Resume training with saved model

Hi everyone :slight_smile:

I have a general question regarding saving and loading models in PyTorch.

My case:

  1. I save a checkpoint consisting of the model.state_dict, optimizer.state_dict, and the last epoch.
  2. The saved checkpoint refers to the best performing model, evaluated by accuracy.
  3. I load all the three checkpoint entries and resume…However, I do not want to continue training but I want to use the saved state and make one forward pass to get the same accuracy as I had when I saved the checkpoint. How can I do that?

Basically, I want to be able to reproduce my results, since I have not figured out how to seed in PyTorch. It somehow does not really work…So I figured I can do it by saving and loading models.

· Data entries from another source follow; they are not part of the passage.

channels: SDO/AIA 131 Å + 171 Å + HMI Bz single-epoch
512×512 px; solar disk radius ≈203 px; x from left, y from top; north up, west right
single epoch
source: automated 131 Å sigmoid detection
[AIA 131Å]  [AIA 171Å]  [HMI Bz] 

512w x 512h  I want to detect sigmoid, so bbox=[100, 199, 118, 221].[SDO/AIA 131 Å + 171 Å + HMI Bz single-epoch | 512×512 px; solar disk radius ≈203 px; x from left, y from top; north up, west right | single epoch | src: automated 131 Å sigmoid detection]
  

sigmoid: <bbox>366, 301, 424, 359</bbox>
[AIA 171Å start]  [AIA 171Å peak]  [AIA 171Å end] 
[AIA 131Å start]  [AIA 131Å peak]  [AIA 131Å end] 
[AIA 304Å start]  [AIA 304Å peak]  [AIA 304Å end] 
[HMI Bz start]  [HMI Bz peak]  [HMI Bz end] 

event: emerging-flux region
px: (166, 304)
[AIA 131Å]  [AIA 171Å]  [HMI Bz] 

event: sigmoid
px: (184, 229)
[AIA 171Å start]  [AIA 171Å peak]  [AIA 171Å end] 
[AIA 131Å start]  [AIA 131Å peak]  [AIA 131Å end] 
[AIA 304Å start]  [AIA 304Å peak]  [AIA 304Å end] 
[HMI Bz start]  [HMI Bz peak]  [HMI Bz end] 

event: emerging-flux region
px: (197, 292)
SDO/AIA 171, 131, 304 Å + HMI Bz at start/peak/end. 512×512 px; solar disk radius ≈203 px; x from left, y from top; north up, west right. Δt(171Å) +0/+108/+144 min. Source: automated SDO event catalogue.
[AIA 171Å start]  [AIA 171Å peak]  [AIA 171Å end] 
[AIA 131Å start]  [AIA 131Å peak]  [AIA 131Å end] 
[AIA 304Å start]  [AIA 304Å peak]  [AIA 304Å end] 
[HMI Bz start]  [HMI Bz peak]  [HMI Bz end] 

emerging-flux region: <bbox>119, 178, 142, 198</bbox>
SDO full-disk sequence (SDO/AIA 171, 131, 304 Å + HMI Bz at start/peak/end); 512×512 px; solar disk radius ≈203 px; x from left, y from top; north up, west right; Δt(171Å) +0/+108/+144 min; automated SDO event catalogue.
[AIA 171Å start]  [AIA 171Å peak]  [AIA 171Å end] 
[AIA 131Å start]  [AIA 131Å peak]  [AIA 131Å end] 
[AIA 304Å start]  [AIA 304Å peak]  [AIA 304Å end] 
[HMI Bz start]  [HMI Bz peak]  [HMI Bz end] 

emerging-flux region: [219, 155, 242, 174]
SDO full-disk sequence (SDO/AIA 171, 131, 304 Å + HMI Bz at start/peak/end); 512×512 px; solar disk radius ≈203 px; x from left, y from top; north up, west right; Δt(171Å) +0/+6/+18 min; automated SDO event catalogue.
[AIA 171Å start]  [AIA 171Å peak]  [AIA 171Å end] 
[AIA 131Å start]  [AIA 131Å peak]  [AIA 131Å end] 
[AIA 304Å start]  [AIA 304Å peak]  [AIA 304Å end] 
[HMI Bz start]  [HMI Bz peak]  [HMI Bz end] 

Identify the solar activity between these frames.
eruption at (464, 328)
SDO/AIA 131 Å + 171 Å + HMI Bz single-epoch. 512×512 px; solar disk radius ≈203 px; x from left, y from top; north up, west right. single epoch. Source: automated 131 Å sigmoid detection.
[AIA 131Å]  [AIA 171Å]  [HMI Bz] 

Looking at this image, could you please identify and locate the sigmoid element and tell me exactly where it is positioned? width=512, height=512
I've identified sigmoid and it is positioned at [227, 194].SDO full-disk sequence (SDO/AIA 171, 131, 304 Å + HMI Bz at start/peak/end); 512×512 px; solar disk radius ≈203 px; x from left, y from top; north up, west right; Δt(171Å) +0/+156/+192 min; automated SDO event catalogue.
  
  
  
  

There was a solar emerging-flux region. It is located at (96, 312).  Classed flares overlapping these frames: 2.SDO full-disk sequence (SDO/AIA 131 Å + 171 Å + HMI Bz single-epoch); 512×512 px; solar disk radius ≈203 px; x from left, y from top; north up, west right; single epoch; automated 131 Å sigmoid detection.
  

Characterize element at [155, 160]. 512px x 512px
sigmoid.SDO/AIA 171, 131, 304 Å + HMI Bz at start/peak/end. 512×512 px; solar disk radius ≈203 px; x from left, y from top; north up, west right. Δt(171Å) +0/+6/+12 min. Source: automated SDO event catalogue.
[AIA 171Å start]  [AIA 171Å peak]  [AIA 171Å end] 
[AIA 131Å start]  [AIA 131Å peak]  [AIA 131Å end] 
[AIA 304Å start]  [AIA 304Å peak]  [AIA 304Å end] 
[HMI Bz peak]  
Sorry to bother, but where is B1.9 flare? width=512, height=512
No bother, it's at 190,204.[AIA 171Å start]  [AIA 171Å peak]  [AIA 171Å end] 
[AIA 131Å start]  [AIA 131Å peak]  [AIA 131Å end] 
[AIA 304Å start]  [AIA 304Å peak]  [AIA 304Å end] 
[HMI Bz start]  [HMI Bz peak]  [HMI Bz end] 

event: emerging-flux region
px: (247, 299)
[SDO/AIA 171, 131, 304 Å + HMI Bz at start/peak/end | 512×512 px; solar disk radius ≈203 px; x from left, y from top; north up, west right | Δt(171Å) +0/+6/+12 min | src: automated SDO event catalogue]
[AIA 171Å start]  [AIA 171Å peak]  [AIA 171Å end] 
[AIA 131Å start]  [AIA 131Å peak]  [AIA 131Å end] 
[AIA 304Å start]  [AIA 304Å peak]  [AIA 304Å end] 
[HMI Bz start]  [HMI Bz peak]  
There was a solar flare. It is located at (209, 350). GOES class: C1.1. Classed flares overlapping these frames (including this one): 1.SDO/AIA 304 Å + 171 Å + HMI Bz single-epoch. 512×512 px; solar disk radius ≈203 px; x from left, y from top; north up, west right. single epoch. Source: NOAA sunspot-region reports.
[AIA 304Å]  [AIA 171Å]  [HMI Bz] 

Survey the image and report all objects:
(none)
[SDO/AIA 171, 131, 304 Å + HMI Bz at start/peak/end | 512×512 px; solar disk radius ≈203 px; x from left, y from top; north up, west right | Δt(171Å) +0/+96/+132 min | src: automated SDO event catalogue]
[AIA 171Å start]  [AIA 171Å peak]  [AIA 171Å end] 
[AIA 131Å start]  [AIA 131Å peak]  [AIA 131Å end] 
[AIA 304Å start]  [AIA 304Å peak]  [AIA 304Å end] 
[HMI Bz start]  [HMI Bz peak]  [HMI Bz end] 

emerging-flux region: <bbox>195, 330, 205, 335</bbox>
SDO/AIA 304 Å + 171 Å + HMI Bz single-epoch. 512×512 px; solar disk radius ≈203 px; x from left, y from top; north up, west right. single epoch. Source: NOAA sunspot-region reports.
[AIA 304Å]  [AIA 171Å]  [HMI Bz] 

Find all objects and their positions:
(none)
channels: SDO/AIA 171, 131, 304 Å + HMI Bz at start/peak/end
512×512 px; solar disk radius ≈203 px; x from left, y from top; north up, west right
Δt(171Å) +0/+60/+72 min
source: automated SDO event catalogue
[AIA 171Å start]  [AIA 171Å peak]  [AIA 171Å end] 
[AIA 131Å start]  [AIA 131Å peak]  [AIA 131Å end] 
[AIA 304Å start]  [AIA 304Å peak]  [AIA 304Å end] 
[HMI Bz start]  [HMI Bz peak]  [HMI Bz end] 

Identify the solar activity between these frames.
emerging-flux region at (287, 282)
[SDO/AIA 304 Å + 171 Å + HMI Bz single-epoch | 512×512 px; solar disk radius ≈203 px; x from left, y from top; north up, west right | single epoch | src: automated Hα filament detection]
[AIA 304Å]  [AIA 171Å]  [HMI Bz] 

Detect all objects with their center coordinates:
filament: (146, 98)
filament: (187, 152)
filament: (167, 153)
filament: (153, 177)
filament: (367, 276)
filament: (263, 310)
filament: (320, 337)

Any help is very much appreciated!

All the best,
snowe

Hi,

first of all here you can find a short documentation about reproducibility in PyTorch.
I think your results could be reproduced, if you’re able to load the same data as in the original evaluation (e.g. your validation dataset) and you haven’t used any random operations in your first evaluation, like Dropout as an example.
How different are your current results from the original one?

Hi @Caruso,

thank you for reaching out! :slight_smile:

I am aware of the different seeding functions in PyTorch and I have used them. Somehow my results differ in the range of roughly 1 - 2%. My model does not use Dropout…

All the best,
snowe

UPDATE
I was able to make my results reproducible by using the following code:

def set_seed(seed):
    torch.manual_seed(seed)
    np.random.seed(seed)
    random.seed(seed) 
    # for cuda
    torch.cuda.manual_seed_all(seed)
    torch.backends.cudnn.deterministic = True
    torch.backends.cudnn.benchmark = False
    torch.backends.cudnn.enabled = False

I call the set_seed function with every run I do. Tbh, I don’t fully understand why I cannot just set the seed once, but it works :wink: